Série d'exercices:
1. Indiquez si chacune des affirmations suivantes est conforme à l'extrait. Pour chacune, répondez par oui ou par non et citez mot pour mot les mots de l'extrait qui tranchent.
(a) L'auteur affirme que la mort rapporte des bénéfices aux trafiquants d'êtres humains.
(b) L'auteur constate une forte mobilisation nationale de masse en dehors de Zarzis.
(c) D'après l'auteur, ces morts durent depuis plusieurs années.
2. Recopiez fidèlement un passage de l'extrait. Commencez aux mots « Mais la mort » et arrêtez-vous après les mots « martyre collectif ? ».

Passage extrait:

##############################

Martyre collectif de Zarzis: La mort banalisée?
Par Hatem Kotrane. Professeur émérite en droit - Depuis plusieurs mois, des jeunes et moins jeunes, des familles y compris des enfants, meurent devant nos yeux dans leur quête de migration vers l’Europe. La mort passe en boucle. La mort fait recette. La mort génère des bénéfices pour les trafiquants d’êtres humains dans le silence des autorités.
Mais la mort révèle surtout l’impuissance des autorités publiques, comme c’est le cas de la dernière tragédie de Zarzis, où pas mois de 18 jeunes sont portés disparus et dont les corps commencent à être repêchés, plongeant dans une immense douleur des familles et proches des victimes au point qu’il est permis de s’interroger: existe-t-il, à propos de cet événement, une sorte d’anesthésie de l’Etat et de l’opinion publique en général, comme pourraient le suggérer la minceur des protestations et l’absence, hors Zarzis, de toute mobilisation nationale de masse face à ce qui prend de plus en plus la forme d’un martyre collectif ?

##############################

Lignes:
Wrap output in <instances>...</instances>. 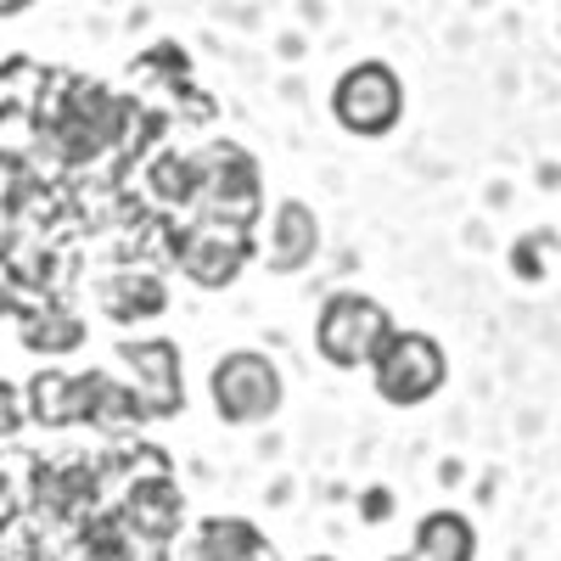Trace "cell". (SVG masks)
<instances>
[{
	"label": "cell",
	"mask_w": 561,
	"mask_h": 561,
	"mask_svg": "<svg viewBox=\"0 0 561 561\" xmlns=\"http://www.w3.org/2000/svg\"><path fill=\"white\" fill-rule=\"evenodd\" d=\"M34 7V0H0V18H23Z\"/></svg>",
	"instance_id": "17"
},
{
	"label": "cell",
	"mask_w": 561,
	"mask_h": 561,
	"mask_svg": "<svg viewBox=\"0 0 561 561\" xmlns=\"http://www.w3.org/2000/svg\"><path fill=\"white\" fill-rule=\"evenodd\" d=\"M79 343H84V320L68 309H45L23 325V348H34V354H73Z\"/></svg>",
	"instance_id": "12"
},
{
	"label": "cell",
	"mask_w": 561,
	"mask_h": 561,
	"mask_svg": "<svg viewBox=\"0 0 561 561\" xmlns=\"http://www.w3.org/2000/svg\"><path fill=\"white\" fill-rule=\"evenodd\" d=\"M23 399L39 427H73L79 421V388H73V377H57V370H39L23 388Z\"/></svg>",
	"instance_id": "11"
},
{
	"label": "cell",
	"mask_w": 561,
	"mask_h": 561,
	"mask_svg": "<svg viewBox=\"0 0 561 561\" xmlns=\"http://www.w3.org/2000/svg\"><path fill=\"white\" fill-rule=\"evenodd\" d=\"M118 359L135 370V399L152 415H174L185 404L180 393V348L169 337H147V343H118Z\"/></svg>",
	"instance_id": "7"
},
{
	"label": "cell",
	"mask_w": 561,
	"mask_h": 561,
	"mask_svg": "<svg viewBox=\"0 0 561 561\" xmlns=\"http://www.w3.org/2000/svg\"><path fill=\"white\" fill-rule=\"evenodd\" d=\"M152 192L169 197V203H197V192H203L197 158H163V163H152Z\"/></svg>",
	"instance_id": "13"
},
{
	"label": "cell",
	"mask_w": 561,
	"mask_h": 561,
	"mask_svg": "<svg viewBox=\"0 0 561 561\" xmlns=\"http://www.w3.org/2000/svg\"><path fill=\"white\" fill-rule=\"evenodd\" d=\"M248 253H253V242H248V230H242V225L203 219L192 237L180 242V270L192 275L197 287L219 293V287H230V280L248 270Z\"/></svg>",
	"instance_id": "6"
},
{
	"label": "cell",
	"mask_w": 561,
	"mask_h": 561,
	"mask_svg": "<svg viewBox=\"0 0 561 561\" xmlns=\"http://www.w3.org/2000/svg\"><path fill=\"white\" fill-rule=\"evenodd\" d=\"M370 370V388H377L382 404L393 410H415V404H427L444 393L449 382V354L433 332H388V343L377 348V359L365 365Z\"/></svg>",
	"instance_id": "1"
},
{
	"label": "cell",
	"mask_w": 561,
	"mask_h": 561,
	"mask_svg": "<svg viewBox=\"0 0 561 561\" xmlns=\"http://www.w3.org/2000/svg\"><path fill=\"white\" fill-rule=\"evenodd\" d=\"M208 399H214V415L225 427H259L280 410L287 388H280V365L259 348H230L214 377H208Z\"/></svg>",
	"instance_id": "3"
},
{
	"label": "cell",
	"mask_w": 561,
	"mask_h": 561,
	"mask_svg": "<svg viewBox=\"0 0 561 561\" xmlns=\"http://www.w3.org/2000/svg\"><path fill=\"white\" fill-rule=\"evenodd\" d=\"M169 309V287L147 270H124V275H107L102 280V314L118 320V325H135V320H158Z\"/></svg>",
	"instance_id": "10"
},
{
	"label": "cell",
	"mask_w": 561,
	"mask_h": 561,
	"mask_svg": "<svg viewBox=\"0 0 561 561\" xmlns=\"http://www.w3.org/2000/svg\"><path fill=\"white\" fill-rule=\"evenodd\" d=\"M23 421H28V399L18 382H0V438H18L23 433Z\"/></svg>",
	"instance_id": "14"
},
{
	"label": "cell",
	"mask_w": 561,
	"mask_h": 561,
	"mask_svg": "<svg viewBox=\"0 0 561 561\" xmlns=\"http://www.w3.org/2000/svg\"><path fill=\"white\" fill-rule=\"evenodd\" d=\"M539 242H545V237H523L517 253H511V270H517L523 280H539V275H545V264H539Z\"/></svg>",
	"instance_id": "15"
},
{
	"label": "cell",
	"mask_w": 561,
	"mask_h": 561,
	"mask_svg": "<svg viewBox=\"0 0 561 561\" xmlns=\"http://www.w3.org/2000/svg\"><path fill=\"white\" fill-rule=\"evenodd\" d=\"M393 332V314L365 293H332L314 314V354L332 370H365Z\"/></svg>",
	"instance_id": "2"
},
{
	"label": "cell",
	"mask_w": 561,
	"mask_h": 561,
	"mask_svg": "<svg viewBox=\"0 0 561 561\" xmlns=\"http://www.w3.org/2000/svg\"><path fill=\"white\" fill-rule=\"evenodd\" d=\"M388 505H393V500H388L382 489H377V494H370V500H365V511H370V517H388Z\"/></svg>",
	"instance_id": "16"
},
{
	"label": "cell",
	"mask_w": 561,
	"mask_h": 561,
	"mask_svg": "<svg viewBox=\"0 0 561 561\" xmlns=\"http://www.w3.org/2000/svg\"><path fill=\"white\" fill-rule=\"evenodd\" d=\"M309 561H337V556H309Z\"/></svg>",
	"instance_id": "18"
},
{
	"label": "cell",
	"mask_w": 561,
	"mask_h": 561,
	"mask_svg": "<svg viewBox=\"0 0 561 561\" xmlns=\"http://www.w3.org/2000/svg\"><path fill=\"white\" fill-rule=\"evenodd\" d=\"M388 561H478V528L460 511H427L415 523L410 550H399Z\"/></svg>",
	"instance_id": "9"
},
{
	"label": "cell",
	"mask_w": 561,
	"mask_h": 561,
	"mask_svg": "<svg viewBox=\"0 0 561 561\" xmlns=\"http://www.w3.org/2000/svg\"><path fill=\"white\" fill-rule=\"evenodd\" d=\"M197 169H203V192H197V203H208L203 214L208 219H225V225H253L259 219V163L242 152V147H208L203 158H197Z\"/></svg>",
	"instance_id": "5"
},
{
	"label": "cell",
	"mask_w": 561,
	"mask_h": 561,
	"mask_svg": "<svg viewBox=\"0 0 561 561\" xmlns=\"http://www.w3.org/2000/svg\"><path fill=\"white\" fill-rule=\"evenodd\" d=\"M320 253V219L309 203L287 197V203H275V219H270V237H264V264L275 275H298L309 270Z\"/></svg>",
	"instance_id": "8"
},
{
	"label": "cell",
	"mask_w": 561,
	"mask_h": 561,
	"mask_svg": "<svg viewBox=\"0 0 561 561\" xmlns=\"http://www.w3.org/2000/svg\"><path fill=\"white\" fill-rule=\"evenodd\" d=\"M332 118L348 135H359V140L393 135L399 118H404V79L388 62H377V57L343 68L337 84H332Z\"/></svg>",
	"instance_id": "4"
}]
</instances>
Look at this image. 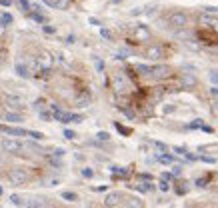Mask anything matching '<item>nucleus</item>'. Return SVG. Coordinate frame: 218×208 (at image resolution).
<instances>
[{
	"label": "nucleus",
	"mask_w": 218,
	"mask_h": 208,
	"mask_svg": "<svg viewBox=\"0 0 218 208\" xmlns=\"http://www.w3.org/2000/svg\"><path fill=\"white\" fill-rule=\"evenodd\" d=\"M166 22H168V26H172V28H186V26H188V16H186L184 12H180V10H174V12L168 14Z\"/></svg>",
	"instance_id": "f257e3e1"
},
{
	"label": "nucleus",
	"mask_w": 218,
	"mask_h": 208,
	"mask_svg": "<svg viewBox=\"0 0 218 208\" xmlns=\"http://www.w3.org/2000/svg\"><path fill=\"white\" fill-rule=\"evenodd\" d=\"M28 172L24 168H10L8 170V180L10 184H14V186H22V184L28 182Z\"/></svg>",
	"instance_id": "f03ea898"
},
{
	"label": "nucleus",
	"mask_w": 218,
	"mask_h": 208,
	"mask_svg": "<svg viewBox=\"0 0 218 208\" xmlns=\"http://www.w3.org/2000/svg\"><path fill=\"white\" fill-rule=\"evenodd\" d=\"M144 58L158 62V60L166 58V52H164V48H162L160 44H150V46H146V50H144Z\"/></svg>",
	"instance_id": "7ed1b4c3"
},
{
	"label": "nucleus",
	"mask_w": 218,
	"mask_h": 208,
	"mask_svg": "<svg viewBox=\"0 0 218 208\" xmlns=\"http://www.w3.org/2000/svg\"><path fill=\"white\" fill-rule=\"evenodd\" d=\"M170 74H172L170 66H166V64H156V66L150 68V74H148V76H152L154 80H166V78H170Z\"/></svg>",
	"instance_id": "20e7f679"
},
{
	"label": "nucleus",
	"mask_w": 218,
	"mask_h": 208,
	"mask_svg": "<svg viewBox=\"0 0 218 208\" xmlns=\"http://www.w3.org/2000/svg\"><path fill=\"white\" fill-rule=\"evenodd\" d=\"M2 148L6 152H10V154H18L20 150L24 148V144L20 140H14V138H6V140H2Z\"/></svg>",
	"instance_id": "39448f33"
},
{
	"label": "nucleus",
	"mask_w": 218,
	"mask_h": 208,
	"mask_svg": "<svg viewBox=\"0 0 218 208\" xmlns=\"http://www.w3.org/2000/svg\"><path fill=\"white\" fill-rule=\"evenodd\" d=\"M0 132L8 136H28V130L18 128V126H8V124H0Z\"/></svg>",
	"instance_id": "423d86ee"
},
{
	"label": "nucleus",
	"mask_w": 218,
	"mask_h": 208,
	"mask_svg": "<svg viewBox=\"0 0 218 208\" xmlns=\"http://www.w3.org/2000/svg\"><path fill=\"white\" fill-rule=\"evenodd\" d=\"M180 82H182V86L184 88H196V84H198V78L194 76V74H190V72H184L182 76H180Z\"/></svg>",
	"instance_id": "0eeeda50"
},
{
	"label": "nucleus",
	"mask_w": 218,
	"mask_h": 208,
	"mask_svg": "<svg viewBox=\"0 0 218 208\" xmlns=\"http://www.w3.org/2000/svg\"><path fill=\"white\" fill-rule=\"evenodd\" d=\"M120 200H122V194L120 192H110L106 198H104V204L112 208V206H116V204H120Z\"/></svg>",
	"instance_id": "6e6552de"
},
{
	"label": "nucleus",
	"mask_w": 218,
	"mask_h": 208,
	"mask_svg": "<svg viewBox=\"0 0 218 208\" xmlns=\"http://www.w3.org/2000/svg\"><path fill=\"white\" fill-rule=\"evenodd\" d=\"M134 36H136V40H148L150 38V32H148V28L144 24H138L134 30Z\"/></svg>",
	"instance_id": "1a4fd4ad"
},
{
	"label": "nucleus",
	"mask_w": 218,
	"mask_h": 208,
	"mask_svg": "<svg viewBox=\"0 0 218 208\" xmlns=\"http://www.w3.org/2000/svg\"><path fill=\"white\" fill-rule=\"evenodd\" d=\"M200 22L208 24L212 30H216V32H218V18H212L210 14H202V16H200Z\"/></svg>",
	"instance_id": "9d476101"
},
{
	"label": "nucleus",
	"mask_w": 218,
	"mask_h": 208,
	"mask_svg": "<svg viewBox=\"0 0 218 208\" xmlns=\"http://www.w3.org/2000/svg\"><path fill=\"white\" fill-rule=\"evenodd\" d=\"M38 66H42V68H50L52 66V56H50L48 52H42L38 56Z\"/></svg>",
	"instance_id": "9b49d317"
},
{
	"label": "nucleus",
	"mask_w": 218,
	"mask_h": 208,
	"mask_svg": "<svg viewBox=\"0 0 218 208\" xmlns=\"http://www.w3.org/2000/svg\"><path fill=\"white\" fill-rule=\"evenodd\" d=\"M16 74H18L20 78H30V70H28V66H24L22 62L16 64Z\"/></svg>",
	"instance_id": "f8f14e48"
},
{
	"label": "nucleus",
	"mask_w": 218,
	"mask_h": 208,
	"mask_svg": "<svg viewBox=\"0 0 218 208\" xmlns=\"http://www.w3.org/2000/svg\"><path fill=\"white\" fill-rule=\"evenodd\" d=\"M114 90L116 92H124L126 90V82L122 76H114Z\"/></svg>",
	"instance_id": "ddd939ff"
},
{
	"label": "nucleus",
	"mask_w": 218,
	"mask_h": 208,
	"mask_svg": "<svg viewBox=\"0 0 218 208\" xmlns=\"http://www.w3.org/2000/svg\"><path fill=\"white\" fill-rule=\"evenodd\" d=\"M4 118H6L8 122H14V124H18V122H22V120H24V118L20 116V114H16V112H6V114H4Z\"/></svg>",
	"instance_id": "4468645a"
},
{
	"label": "nucleus",
	"mask_w": 218,
	"mask_h": 208,
	"mask_svg": "<svg viewBox=\"0 0 218 208\" xmlns=\"http://www.w3.org/2000/svg\"><path fill=\"white\" fill-rule=\"evenodd\" d=\"M70 6V0H54V8L58 10H66Z\"/></svg>",
	"instance_id": "2eb2a0df"
},
{
	"label": "nucleus",
	"mask_w": 218,
	"mask_h": 208,
	"mask_svg": "<svg viewBox=\"0 0 218 208\" xmlns=\"http://www.w3.org/2000/svg\"><path fill=\"white\" fill-rule=\"evenodd\" d=\"M100 36L104 40H114V34H112V30H108V28H100Z\"/></svg>",
	"instance_id": "dca6fc26"
},
{
	"label": "nucleus",
	"mask_w": 218,
	"mask_h": 208,
	"mask_svg": "<svg viewBox=\"0 0 218 208\" xmlns=\"http://www.w3.org/2000/svg\"><path fill=\"white\" fill-rule=\"evenodd\" d=\"M0 22H2V24H12V22H14V18H12V14L4 12V14L0 16Z\"/></svg>",
	"instance_id": "f3484780"
},
{
	"label": "nucleus",
	"mask_w": 218,
	"mask_h": 208,
	"mask_svg": "<svg viewBox=\"0 0 218 208\" xmlns=\"http://www.w3.org/2000/svg\"><path fill=\"white\" fill-rule=\"evenodd\" d=\"M32 20H36V22H40V24H46V16L40 14V12H32Z\"/></svg>",
	"instance_id": "a211bd4d"
},
{
	"label": "nucleus",
	"mask_w": 218,
	"mask_h": 208,
	"mask_svg": "<svg viewBox=\"0 0 218 208\" xmlns=\"http://www.w3.org/2000/svg\"><path fill=\"white\" fill-rule=\"evenodd\" d=\"M28 136H30V138H34V140H42V138H44L42 132H36V130H28Z\"/></svg>",
	"instance_id": "6ab92c4d"
},
{
	"label": "nucleus",
	"mask_w": 218,
	"mask_h": 208,
	"mask_svg": "<svg viewBox=\"0 0 218 208\" xmlns=\"http://www.w3.org/2000/svg\"><path fill=\"white\" fill-rule=\"evenodd\" d=\"M208 78H210V82H212V84H218V70H210Z\"/></svg>",
	"instance_id": "aec40b11"
},
{
	"label": "nucleus",
	"mask_w": 218,
	"mask_h": 208,
	"mask_svg": "<svg viewBox=\"0 0 218 208\" xmlns=\"http://www.w3.org/2000/svg\"><path fill=\"white\" fill-rule=\"evenodd\" d=\"M136 70H140V74H150V66H144V64H136Z\"/></svg>",
	"instance_id": "412c9836"
},
{
	"label": "nucleus",
	"mask_w": 218,
	"mask_h": 208,
	"mask_svg": "<svg viewBox=\"0 0 218 208\" xmlns=\"http://www.w3.org/2000/svg\"><path fill=\"white\" fill-rule=\"evenodd\" d=\"M62 198H64V200H70V202H74L78 196H76L74 192H62Z\"/></svg>",
	"instance_id": "4be33fe9"
},
{
	"label": "nucleus",
	"mask_w": 218,
	"mask_h": 208,
	"mask_svg": "<svg viewBox=\"0 0 218 208\" xmlns=\"http://www.w3.org/2000/svg\"><path fill=\"white\" fill-rule=\"evenodd\" d=\"M160 162H164V164H172V162H174V156L164 154V156H160Z\"/></svg>",
	"instance_id": "5701e85b"
},
{
	"label": "nucleus",
	"mask_w": 218,
	"mask_h": 208,
	"mask_svg": "<svg viewBox=\"0 0 218 208\" xmlns=\"http://www.w3.org/2000/svg\"><path fill=\"white\" fill-rule=\"evenodd\" d=\"M88 102H90V96H86V94H84V96L78 98V106H88Z\"/></svg>",
	"instance_id": "b1692460"
},
{
	"label": "nucleus",
	"mask_w": 218,
	"mask_h": 208,
	"mask_svg": "<svg viewBox=\"0 0 218 208\" xmlns=\"http://www.w3.org/2000/svg\"><path fill=\"white\" fill-rule=\"evenodd\" d=\"M208 178H210V176H204V178H198V180H196V186H198V188H204V186H206V182H208Z\"/></svg>",
	"instance_id": "393cba45"
},
{
	"label": "nucleus",
	"mask_w": 218,
	"mask_h": 208,
	"mask_svg": "<svg viewBox=\"0 0 218 208\" xmlns=\"http://www.w3.org/2000/svg\"><path fill=\"white\" fill-rule=\"evenodd\" d=\"M116 128H118V132H122V134H124V136H128V134H130V128H126V126L118 124V122H116Z\"/></svg>",
	"instance_id": "a878e982"
},
{
	"label": "nucleus",
	"mask_w": 218,
	"mask_h": 208,
	"mask_svg": "<svg viewBox=\"0 0 218 208\" xmlns=\"http://www.w3.org/2000/svg\"><path fill=\"white\" fill-rule=\"evenodd\" d=\"M42 30H44L46 34H54V32H56V28H54V26H50V24H44Z\"/></svg>",
	"instance_id": "bb28decb"
},
{
	"label": "nucleus",
	"mask_w": 218,
	"mask_h": 208,
	"mask_svg": "<svg viewBox=\"0 0 218 208\" xmlns=\"http://www.w3.org/2000/svg\"><path fill=\"white\" fill-rule=\"evenodd\" d=\"M18 4L22 6V10H30V6H32V4L28 2V0H18Z\"/></svg>",
	"instance_id": "cd10ccee"
},
{
	"label": "nucleus",
	"mask_w": 218,
	"mask_h": 208,
	"mask_svg": "<svg viewBox=\"0 0 218 208\" xmlns=\"http://www.w3.org/2000/svg\"><path fill=\"white\" fill-rule=\"evenodd\" d=\"M92 174H94V172L90 168H82V176H84V178H92Z\"/></svg>",
	"instance_id": "c85d7f7f"
},
{
	"label": "nucleus",
	"mask_w": 218,
	"mask_h": 208,
	"mask_svg": "<svg viewBox=\"0 0 218 208\" xmlns=\"http://www.w3.org/2000/svg\"><path fill=\"white\" fill-rule=\"evenodd\" d=\"M98 140H108V138H110V134H108V132H98Z\"/></svg>",
	"instance_id": "c756f323"
},
{
	"label": "nucleus",
	"mask_w": 218,
	"mask_h": 208,
	"mask_svg": "<svg viewBox=\"0 0 218 208\" xmlns=\"http://www.w3.org/2000/svg\"><path fill=\"white\" fill-rule=\"evenodd\" d=\"M200 160H202V162H208V164H214V162H216V158H210V156H200Z\"/></svg>",
	"instance_id": "7c9ffc66"
},
{
	"label": "nucleus",
	"mask_w": 218,
	"mask_h": 208,
	"mask_svg": "<svg viewBox=\"0 0 218 208\" xmlns=\"http://www.w3.org/2000/svg\"><path fill=\"white\" fill-rule=\"evenodd\" d=\"M40 118L42 120H52V114L50 112H40Z\"/></svg>",
	"instance_id": "2f4dec72"
},
{
	"label": "nucleus",
	"mask_w": 218,
	"mask_h": 208,
	"mask_svg": "<svg viewBox=\"0 0 218 208\" xmlns=\"http://www.w3.org/2000/svg\"><path fill=\"white\" fill-rule=\"evenodd\" d=\"M74 136H76V134H74L72 130H64V138H68V140H72Z\"/></svg>",
	"instance_id": "473e14b6"
},
{
	"label": "nucleus",
	"mask_w": 218,
	"mask_h": 208,
	"mask_svg": "<svg viewBox=\"0 0 218 208\" xmlns=\"http://www.w3.org/2000/svg\"><path fill=\"white\" fill-rule=\"evenodd\" d=\"M10 200H12L14 204H18V206L22 204V200H20V196H16V194H14V196H10Z\"/></svg>",
	"instance_id": "72a5a7b5"
},
{
	"label": "nucleus",
	"mask_w": 218,
	"mask_h": 208,
	"mask_svg": "<svg viewBox=\"0 0 218 208\" xmlns=\"http://www.w3.org/2000/svg\"><path fill=\"white\" fill-rule=\"evenodd\" d=\"M154 146H156L158 150H168V146H166V144H162V142H154Z\"/></svg>",
	"instance_id": "f704fd0d"
},
{
	"label": "nucleus",
	"mask_w": 218,
	"mask_h": 208,
	"mask_svg": "<svg viewBox=\"0 0 218 208\" xmlns=\"http://www.w3.org/2000/svg\"><path fill=\"white\" fill-rule=\"evenodd\" d=\"M176 154H186V148H182V146H174Z\"/></svg>",
	"instance_id": "c9c22d12"
},
{
	"label": "nucleus",
	"mask_w": 218,
	"mask_h": 208,
	"mask_svg": "<svg viewBox=\"0 0 218 208\" xmlns=\"http://www.w3.org/2000/svg\"><path fill=\"white\" fill-rule=\"evenodd\" d=\"M206 12H210V14H212V12H218V6H206Z\"/></svg>",
	"instance_id": "e433bc0d"
},
{
	"label": "nucleus",
	"mask_w": 218,
	"mask_h": 208,
	"mask_svg": "<svg viewBox=\"0 0 218 208\" xmlns=\"http://www.w3.org/2000/svg\"><path fill=\"white\" fill-rule=\"evenodd\" d=\"M96 68H98V70H104V62L98 60V58H96Z\"/></svg>",
	"instance_id": "4c0bfd02"
},
{
	"label": "nucleus",
	"mask_w": 218,
	"mask_h": 208,
	"mask_svg": "<svg viewBox=\"0 0 218 208\" xmlns=\"http://www.w3.org/2000/svg\"><path fill=\"white\" fill-rule=\"evenodd\" d=\"M190 128H202V122H192V124H190Z\"/></svg>",
	"instance_id": "58836bf2"
},
{
	"label": "nucleus",
	"mask_w": 218,
	"mask_h": 208,
	"mask_svg": "<svg viewBox=\"0 0 218 208\" xmlns=\"http://www.w3.org/2000/svg\"><path fill=\"white\" fill-rule=\"evenodd\" d=\"M160 190H162V192H166V190H168V184L162 182V184H160Z\"/></svg>",
	"instance_id": "ea45409f"
},
{
	"label": "nucleus",
	"mask_w": 218,
	"mask_h": 208,
	"mask_svg": "<svg viewBox=\"0 0 218 208\" xmlns=\"http://www.w3.org/2000/svg\"><path fill=\"white\" fill-rule=\"evenodd\" d=\"M0 4H2V6H10L12 2H10V0H0Z\"/></svg>",
	"instance_id": "a19ab883"
},
{
	"label": "nucleus",
	"mask_w": 218,
	"mask_h": 208,
	"mask_svg": "<svg viewBox=\"0 0 218 208\" xmlns=\"http://www.w3.org/2000/svg\"><path fill=\"white\" fill-rule=\"evenodd\" d=\"M44 4H48V6H52V8H54V0H44Z\"/></svg>",
	"instance_id": "79ce46f5"
},
{
	"label": "nucleus",
	"mask_w": 218,
	"mask_h": 208,
	"mask_svg": "<svg viewBox=\"0 0 218 208\" xmlns=\"http://www.w3.org/2000/svg\"><path fill=\"white\" fill-rule=\"evenodd\" d=\"M210 92H212L214 96H218V86H214V88H212V90H210Z\"/></svg>",
	"instance_id": "37998d69"
},
{
	"label": "nucleus",
	"mask_w": 218,
	"mask_h": 208,
	"mask_svg": "<svg viewBox=\"0 0 218 208\" xmlns=\"http://www.w3.org/2000/svg\"><path fill=\"white\" fill-rule=\"evenodd\" d=\"M2 116H4V112H2V108H0V118H2Z\"/></svg>",
	"instance_id": "c03bdc74"
},
{
	"label": "nucleus",
	"mask_w": 218,
	"mask_h": 208,
	"mask_svg": "<svg viewBox=\"0 0 218 208\" xmlns=\"http://www.w3.org/2000/svg\"><path fill=\"white\" fill-rule=\"evenodd\" d=\"M2 192H4V190H2V186H0V196H2Z\"/></svg>",
	"instance_id": "a18cd8bd"
},
{
	"label": "nucleus",
	"mask_w": 218,
	"mask_h": 208,
	"mask_svg": "<svg viewBox=\"0 0 218 208\" xmlns=\"http://www.w3.org/2000/svg\"><path fill=\"white\" fill-rule=\"evenodd\" d=\"M112 2H120V0H112Z\"/></svg>",
	"instance_id": "49530a36"
}]
</instances>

##############################

Corrigé:
1.
(a) Oui : « La mort génère des bénéfices pour les trafiquants d’êtres humains dans le silence des autorités. »
(b) Non : « l’absence, hors Zarzis, de toute mobilisation nationale de masse »
(c) Non : « Depuis plusieurs mois »

2.
Mais la mort révèle surtout l’impuissance des autorités publiques, comme c’est le cas de la dernière tragédie de Zarzis, où pas mois de 18 jeunes sont portés disparus et dont les corps commencent à être repêchés, plongeant dans une immense douleur des familles et proches des victimes au point qu’il est permis de s’interroger: existe-t-il, à propos de cet événement, une sorte d’anesthésie de l’Etat et de l’opinion publique en général, comme pourraient le suggérer la minceur des protestations et l’absence, hors Zarzis, de toute mobilisation nationale de masse face à ce qui prend de plus en plus la forme d’un martyre collectif ?